● WHAT IS NEEDED
Revise the listing from the line with "Of point 260,177" to the line with "point 71,261, point", putting "furthest" in place of "farthest" and leaving everything else unchanged.

● RECORD EXTRACTS

■ ■ ■ ■

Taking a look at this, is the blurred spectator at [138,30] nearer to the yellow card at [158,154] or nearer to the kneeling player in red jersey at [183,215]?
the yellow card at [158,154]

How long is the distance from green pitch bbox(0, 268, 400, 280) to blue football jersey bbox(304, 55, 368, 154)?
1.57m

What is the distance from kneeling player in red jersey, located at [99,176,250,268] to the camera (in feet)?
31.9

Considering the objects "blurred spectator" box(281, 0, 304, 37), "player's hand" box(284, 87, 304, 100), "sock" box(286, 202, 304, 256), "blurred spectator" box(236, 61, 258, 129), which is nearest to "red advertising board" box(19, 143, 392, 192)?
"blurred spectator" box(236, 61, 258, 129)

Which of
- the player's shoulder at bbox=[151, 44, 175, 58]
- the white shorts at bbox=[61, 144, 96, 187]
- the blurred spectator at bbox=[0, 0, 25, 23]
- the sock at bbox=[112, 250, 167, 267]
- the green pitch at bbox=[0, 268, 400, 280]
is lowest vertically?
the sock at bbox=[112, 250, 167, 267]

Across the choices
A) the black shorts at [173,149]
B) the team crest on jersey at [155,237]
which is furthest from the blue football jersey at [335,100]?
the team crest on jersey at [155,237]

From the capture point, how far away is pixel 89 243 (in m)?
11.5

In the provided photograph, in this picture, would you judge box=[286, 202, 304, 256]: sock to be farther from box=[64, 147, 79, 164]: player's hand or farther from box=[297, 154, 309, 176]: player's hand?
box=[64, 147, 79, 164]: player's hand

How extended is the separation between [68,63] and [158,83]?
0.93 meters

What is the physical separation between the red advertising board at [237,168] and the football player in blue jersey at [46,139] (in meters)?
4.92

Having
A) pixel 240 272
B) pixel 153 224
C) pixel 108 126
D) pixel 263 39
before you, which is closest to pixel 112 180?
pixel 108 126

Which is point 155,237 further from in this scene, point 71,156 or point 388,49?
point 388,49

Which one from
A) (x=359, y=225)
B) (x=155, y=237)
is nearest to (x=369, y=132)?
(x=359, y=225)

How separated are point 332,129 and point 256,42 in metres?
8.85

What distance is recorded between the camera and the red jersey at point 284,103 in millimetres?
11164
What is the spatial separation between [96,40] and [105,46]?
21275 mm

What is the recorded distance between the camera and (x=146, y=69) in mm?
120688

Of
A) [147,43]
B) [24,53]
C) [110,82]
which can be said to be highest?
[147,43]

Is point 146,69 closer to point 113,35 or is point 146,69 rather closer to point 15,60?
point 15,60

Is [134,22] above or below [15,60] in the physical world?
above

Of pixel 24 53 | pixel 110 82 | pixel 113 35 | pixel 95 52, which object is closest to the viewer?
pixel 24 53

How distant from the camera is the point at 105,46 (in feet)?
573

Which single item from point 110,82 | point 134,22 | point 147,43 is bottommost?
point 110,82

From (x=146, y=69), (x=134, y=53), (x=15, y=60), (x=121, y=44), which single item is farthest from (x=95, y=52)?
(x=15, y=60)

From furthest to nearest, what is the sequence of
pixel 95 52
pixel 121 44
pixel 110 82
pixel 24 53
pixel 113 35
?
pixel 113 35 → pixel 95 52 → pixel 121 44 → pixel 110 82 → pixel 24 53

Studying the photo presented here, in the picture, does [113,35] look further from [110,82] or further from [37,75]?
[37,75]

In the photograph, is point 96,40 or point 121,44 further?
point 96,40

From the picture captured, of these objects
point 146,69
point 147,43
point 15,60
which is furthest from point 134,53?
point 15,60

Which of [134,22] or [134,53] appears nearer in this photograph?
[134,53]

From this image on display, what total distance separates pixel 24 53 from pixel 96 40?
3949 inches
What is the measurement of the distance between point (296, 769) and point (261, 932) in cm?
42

■ ■ ■ ■

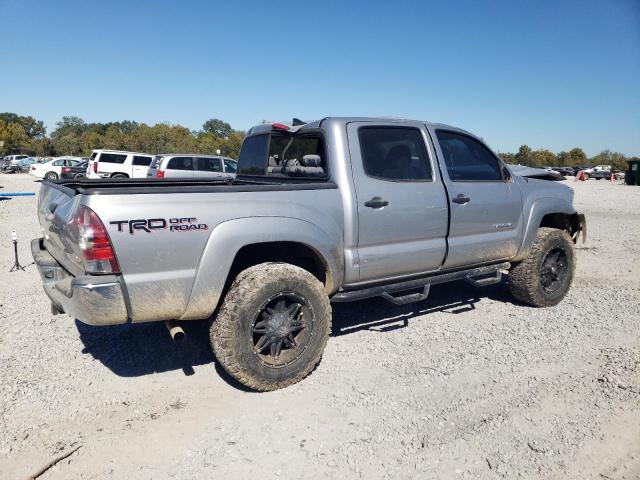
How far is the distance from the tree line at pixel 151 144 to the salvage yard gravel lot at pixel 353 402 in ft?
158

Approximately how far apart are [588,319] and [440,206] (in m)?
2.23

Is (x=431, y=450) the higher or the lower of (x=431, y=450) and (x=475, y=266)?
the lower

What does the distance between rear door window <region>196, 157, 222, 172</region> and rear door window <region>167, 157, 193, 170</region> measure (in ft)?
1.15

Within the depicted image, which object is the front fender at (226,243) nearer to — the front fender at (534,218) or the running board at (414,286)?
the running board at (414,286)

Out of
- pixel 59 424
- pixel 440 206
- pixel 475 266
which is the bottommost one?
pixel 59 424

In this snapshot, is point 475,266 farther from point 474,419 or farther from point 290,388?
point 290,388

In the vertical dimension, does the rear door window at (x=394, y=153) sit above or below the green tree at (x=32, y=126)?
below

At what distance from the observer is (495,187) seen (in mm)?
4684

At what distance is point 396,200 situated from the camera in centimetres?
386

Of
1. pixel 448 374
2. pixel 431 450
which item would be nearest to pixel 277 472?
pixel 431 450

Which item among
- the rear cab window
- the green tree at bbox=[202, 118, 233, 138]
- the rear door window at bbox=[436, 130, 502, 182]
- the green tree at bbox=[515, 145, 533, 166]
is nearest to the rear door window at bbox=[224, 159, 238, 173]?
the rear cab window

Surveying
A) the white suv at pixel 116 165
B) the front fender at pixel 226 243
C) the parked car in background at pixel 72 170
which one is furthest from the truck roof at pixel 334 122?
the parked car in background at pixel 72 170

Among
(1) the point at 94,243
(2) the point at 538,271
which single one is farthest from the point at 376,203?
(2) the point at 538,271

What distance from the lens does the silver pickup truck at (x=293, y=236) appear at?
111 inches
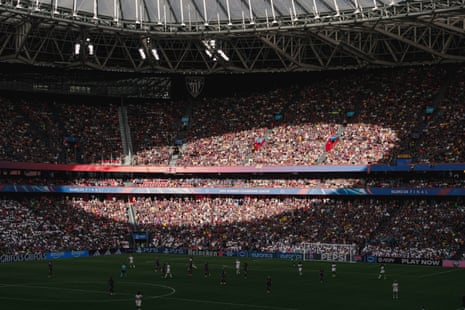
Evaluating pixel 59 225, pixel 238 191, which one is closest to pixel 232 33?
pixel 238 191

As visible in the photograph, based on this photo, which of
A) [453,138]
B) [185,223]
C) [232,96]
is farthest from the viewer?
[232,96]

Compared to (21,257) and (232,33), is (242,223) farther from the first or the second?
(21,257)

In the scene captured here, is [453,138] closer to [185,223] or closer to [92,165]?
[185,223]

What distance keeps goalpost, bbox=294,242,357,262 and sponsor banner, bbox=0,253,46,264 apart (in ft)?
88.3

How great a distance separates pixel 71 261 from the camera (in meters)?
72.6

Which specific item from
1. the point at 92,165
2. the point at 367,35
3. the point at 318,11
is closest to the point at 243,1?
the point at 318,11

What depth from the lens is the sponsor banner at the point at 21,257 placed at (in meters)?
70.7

■ ■ ■ ■

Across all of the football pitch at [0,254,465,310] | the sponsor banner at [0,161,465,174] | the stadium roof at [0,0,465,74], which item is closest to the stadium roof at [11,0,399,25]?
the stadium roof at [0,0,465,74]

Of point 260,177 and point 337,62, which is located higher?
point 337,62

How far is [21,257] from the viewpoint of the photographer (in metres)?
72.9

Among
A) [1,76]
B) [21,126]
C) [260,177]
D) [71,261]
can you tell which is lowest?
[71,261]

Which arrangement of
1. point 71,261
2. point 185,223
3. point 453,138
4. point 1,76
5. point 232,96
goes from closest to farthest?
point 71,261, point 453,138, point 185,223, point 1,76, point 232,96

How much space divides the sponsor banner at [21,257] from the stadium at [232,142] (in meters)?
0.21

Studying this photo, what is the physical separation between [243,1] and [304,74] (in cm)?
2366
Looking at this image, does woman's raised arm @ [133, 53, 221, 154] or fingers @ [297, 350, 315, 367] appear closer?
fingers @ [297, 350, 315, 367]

■ ■ ■ ■

● RESULT BELOW
Of point 260,177 and point 337,62, which is located higher?
point 337,62

How far is [21,257] from the viewpoint of the photographer (in metres)?
72.9

Among
A) [1,76]
B) [21,126]
C) [260,177]
D) [71,261]
can you tell which is lowest?
[71,261]

Which arrangement of
1. point 71,261
2. point 185,223
3. point 453,138
4. point 1,76
5. point 232,96
goes from closest to furthest?
point 71,261, point 453,138, point 185,223, point 1,76, point 232,96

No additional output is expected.